"Non è un film su di me, ma su tutti noi. Su come raccontiamo storie". Così Laurie Anderson a Venezia, dove ha presentato il suo inclassificabile Heart of a Dog, una sorta di diario avanguardista centrato sui lutti e gli amori della sua vita, sulle grandi domande dell'esistenza: che vuol dire vivere? Morire? Che senso ha una storia? E l'amore? L'arte? Il linguaggio? "Condivido molto gli insegnamenti di Wittgenstein sul linguaggio - continua la Anderson - e trovo assolutamente vera la sua frase per cui non si può parlare di ciò che non esiste.
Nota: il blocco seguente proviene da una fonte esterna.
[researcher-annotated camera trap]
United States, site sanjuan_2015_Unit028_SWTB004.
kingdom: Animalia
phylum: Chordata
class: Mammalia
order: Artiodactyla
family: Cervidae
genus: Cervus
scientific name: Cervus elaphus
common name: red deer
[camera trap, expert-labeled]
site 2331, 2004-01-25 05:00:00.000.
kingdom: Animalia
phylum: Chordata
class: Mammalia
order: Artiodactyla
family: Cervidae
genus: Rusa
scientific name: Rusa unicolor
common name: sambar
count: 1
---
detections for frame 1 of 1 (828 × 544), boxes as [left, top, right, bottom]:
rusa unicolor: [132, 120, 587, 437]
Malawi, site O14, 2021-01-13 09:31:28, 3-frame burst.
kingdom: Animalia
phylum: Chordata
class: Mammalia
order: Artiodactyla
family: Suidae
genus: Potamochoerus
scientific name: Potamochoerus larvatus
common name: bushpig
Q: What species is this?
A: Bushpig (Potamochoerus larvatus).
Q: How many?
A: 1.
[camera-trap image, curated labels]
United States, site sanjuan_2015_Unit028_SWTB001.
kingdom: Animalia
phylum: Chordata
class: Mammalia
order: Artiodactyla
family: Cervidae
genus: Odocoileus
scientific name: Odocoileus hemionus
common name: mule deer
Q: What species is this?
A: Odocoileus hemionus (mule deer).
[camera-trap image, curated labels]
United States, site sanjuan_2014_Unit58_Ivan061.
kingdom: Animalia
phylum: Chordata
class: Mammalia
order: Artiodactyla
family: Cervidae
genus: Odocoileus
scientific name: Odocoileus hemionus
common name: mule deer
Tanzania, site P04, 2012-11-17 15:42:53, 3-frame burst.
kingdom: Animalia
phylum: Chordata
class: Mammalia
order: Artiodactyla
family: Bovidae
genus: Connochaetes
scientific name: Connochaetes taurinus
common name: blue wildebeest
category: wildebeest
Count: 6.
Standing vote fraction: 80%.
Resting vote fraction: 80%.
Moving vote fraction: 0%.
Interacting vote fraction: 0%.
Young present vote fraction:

Il linguaggio crea il mondo. Perciò esistono le storie. Senza, non esisteremmo noi."

Tra le storie che la Anderson rievoca, molto sono vere, la maggior parte accadute a lei: "Ho scavato nel mio vissuto, cercando però di fare un film che parlasse a tutti. Avevo tantissimi filmini in super 8 della mia infanzia, che ho utilizzato. Avevo Lolabelle (il cane, ndr), avevo Lou. Ho cercato di trasmettere la sua personalità, la sua forza. Spero di esserci riuscita".

E ancora: "Questo film è costruito come una canzone. Ci sono molti archi, solo strumenti a corde e nessun "bip". Lo spettatore deve immergersi nell'inquadratura e condividere i vari punti di vista che gli offro. Spesso non vede i personaggi, deve immaginarli."

"So di non aver fatto un film facile - conclude -. Lo spettatore è invitato a interagire e a toccare argomenti che generalmente non si trovano in un film. Come il morire. Molti film mostrano la morte ma non che cosa sia il processo del morire. In America c'è una cultura che tende ad anestetizzare la morte. L'esempio è il veterinario che vuole addormentare Lolabelle per non farla soffrire. Per me invece è un processo che va vissuto. Non credo però di aver fatto un film funereo. Heart of a Dog è un film sull'amore. Tutto gira intorno all'amore. Persino il suicidio, che è un tentativo di conquistare la libertà".